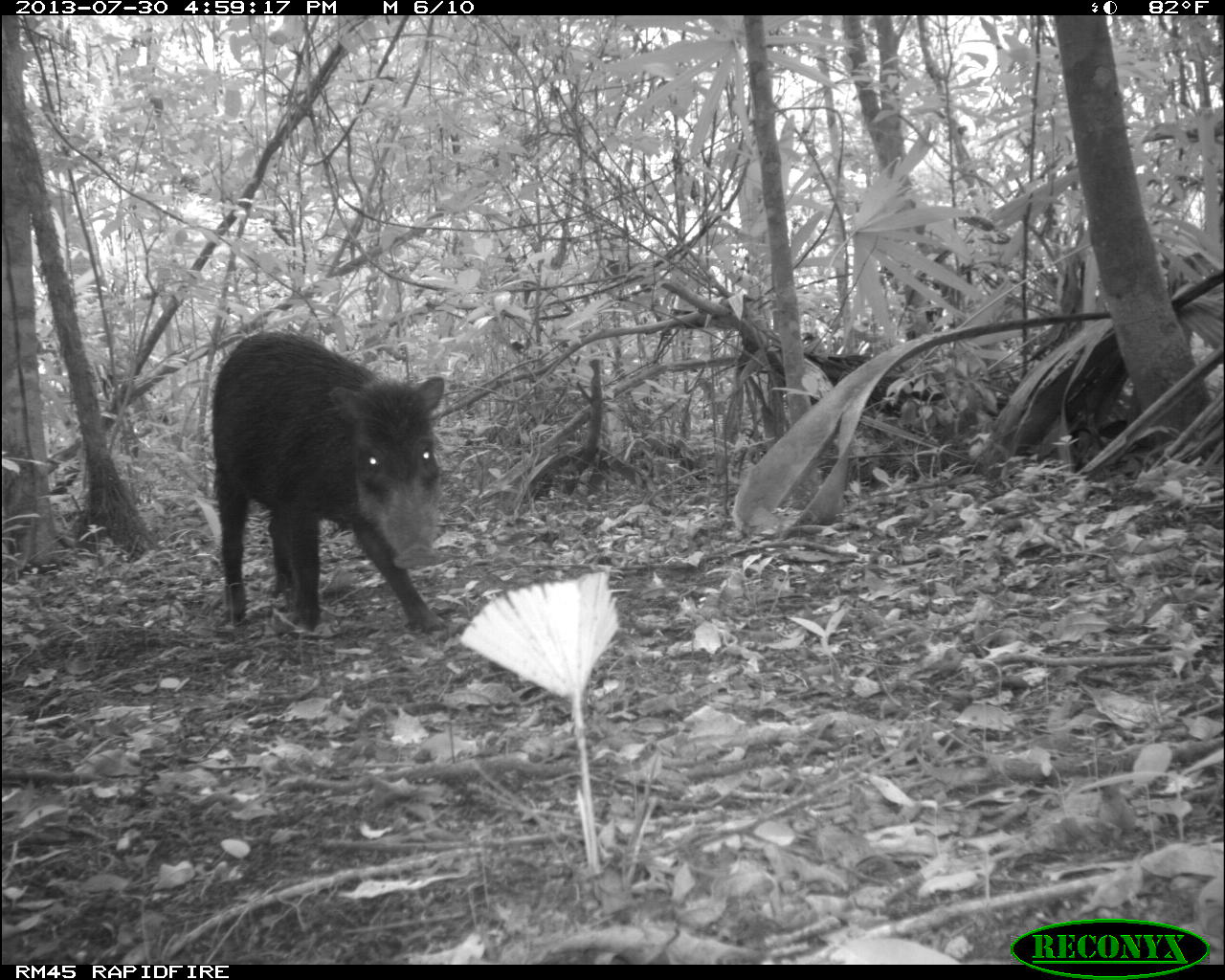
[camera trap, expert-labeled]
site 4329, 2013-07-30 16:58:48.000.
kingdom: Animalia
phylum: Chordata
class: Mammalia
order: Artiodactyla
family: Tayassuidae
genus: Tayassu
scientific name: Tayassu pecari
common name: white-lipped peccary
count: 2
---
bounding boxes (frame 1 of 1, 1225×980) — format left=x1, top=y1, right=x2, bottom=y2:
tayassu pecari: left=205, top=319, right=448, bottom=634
######
YOUR ASSIGNMENT: Transcribe the listing exactly; skip the pictures.

RESULT OF THE TASK:
[camera trap, expert-labeled]
site 4329, 2013-07-30 16:58:48.000.
kingdom: Animalia
phylum: Chordata
class: Mammalia
order: Artiodactyla
family: Tayassuidae
genus: Tayassu
scientific name: Tayassu pecari
common name: white-lipped peccary
count: 2
---
bounding boxes (frame 1 of 1, 1225×980) — format left=x1, top=y1, right=x2, bottom=y2:
tayassu pecari: left=205, top=319, right=448, bottom=634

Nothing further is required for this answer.